19. A load driving circuit for driving plural LED strings connected in parallel, comprising:

an electrical power supply, coupled to the plural LED strings for driving the plural LED strings;

a current balancing circuit, including a plurality of current balancing terminals correspondingly coupled to the plural LED strings for balancing the current flowing through the plural LED strings; and

a multi-load feedback circuit, including a plurality of semiconductor switches respectively coupled to corresponding current balancing terminals, in which each of the semiconductor switches is conducted or cutoff based on the voltage level of the corresponding current balancing terminal and a corresponding reference voltage of a plurality of the reference voltages:

wherein, the multi-load feedback circuit generates a detection signal based on each of the voltage level(s) of the current balancing terminal(s) corresponding to those semiconductor switch(es) conducted, for having the electrical power supply to adjust the power to drive the plural LED strings according to the detection signal.

20. The load driving circuit according to claim 19, wherein each semiconductor switch includes a first Metal-Oxide-Semiconductor Field Effect Transistor (MOSFET) and a second MOSFET, in which the drains of the first MOSFET and the second MOSFET are coupled with each other, the gates of the first MOSFET and the second MOSFET are coupled to one of the plurality of the reference voltages correspondingly, the source of the first MOSFET is correspondingly coupled to the current balancing terminal, and the body diodes in the first MOSFET and the second MOSFET are arranged in an opposite direction.

21. The load driving circuit according to claim 19, wherein each semiconductor switch includes a first Metal-Oxide-Semiconductor Field Effect Transistor (MOSFET) and a second MOSFET, in which the drains of the first MOSFET and the second MOSFET are coupled with each other, the gate and the source of the first MOSFET are coupled with each other, the gate of the second MOSFET is correspondingly coupled to one of the plurality of the reference voltages, the source of the first MOSFET is coupled to the corresponding current balancing terminal, and the body diodes in the first MOSFET and the second MOSFET are arranged in an opposite direction.

22. The load driving circuit according to claim 19, wherein each semiconductor switch includes an MOSFET, in which each of the gate of the MOSFET is correspondingly coupled to one of the plurality of the reference voltages, each of the source of the MOSFET is coupled to the corresponding current balancing terminal, and each of the base of the MOSFET is connected to ground.

23. The load driving circuit according to claim 19, wherein each semiconductor switch includes a bipolar junction transistor, in which one of the emitter and the base for each of the bipolar junction transistor is correspondingly coupled to one of the plurality of the reference voltages, and the other of the emitter and the base for each of the bipolar junction transistor is coupled to the corresponding current balancing terminal.

24. The load driving circuit according to claim 23, further comprising a plurality of diodes, wherein each diode is respectively coupled between a corresponding bipolar junction transistor and a corresponding load.
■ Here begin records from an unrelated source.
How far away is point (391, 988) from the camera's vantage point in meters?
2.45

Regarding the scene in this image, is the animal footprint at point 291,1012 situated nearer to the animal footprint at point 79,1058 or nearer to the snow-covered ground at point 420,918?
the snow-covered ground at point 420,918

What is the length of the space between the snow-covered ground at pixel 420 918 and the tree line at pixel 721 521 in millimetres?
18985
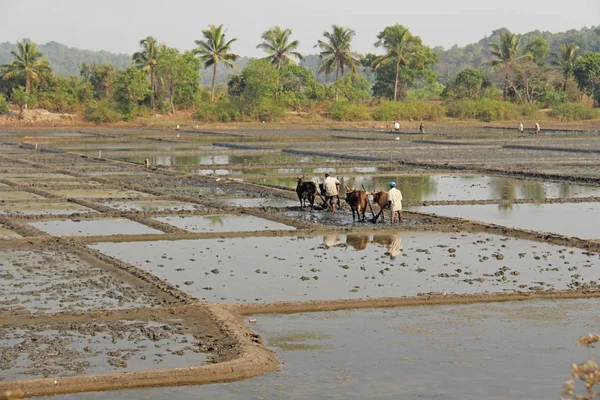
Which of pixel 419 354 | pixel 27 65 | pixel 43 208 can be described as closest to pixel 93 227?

25. The load driving circuit according to claim 23, further comprising a plural set of diodes, wherein each set of diodes includes a first diode and a second diode, the first diode is respectively coupled between a corresponding bipolar junction transistor and a corresponding reference voltage, and the second diode is respectively coupled to a collector of the corresponding bipolar junction transistor.

26. The load driving circuit according to claim 23, wherein the load driving circuit further comprises a determining circuit used to generate a feedback signal based on the detection signal and a common reference voltage, wherein the load driving circuit adjusts the electrical power to drive the plurality of loads based on the feedback signal, and the level of the common reference voltage is higher than the reference voltages.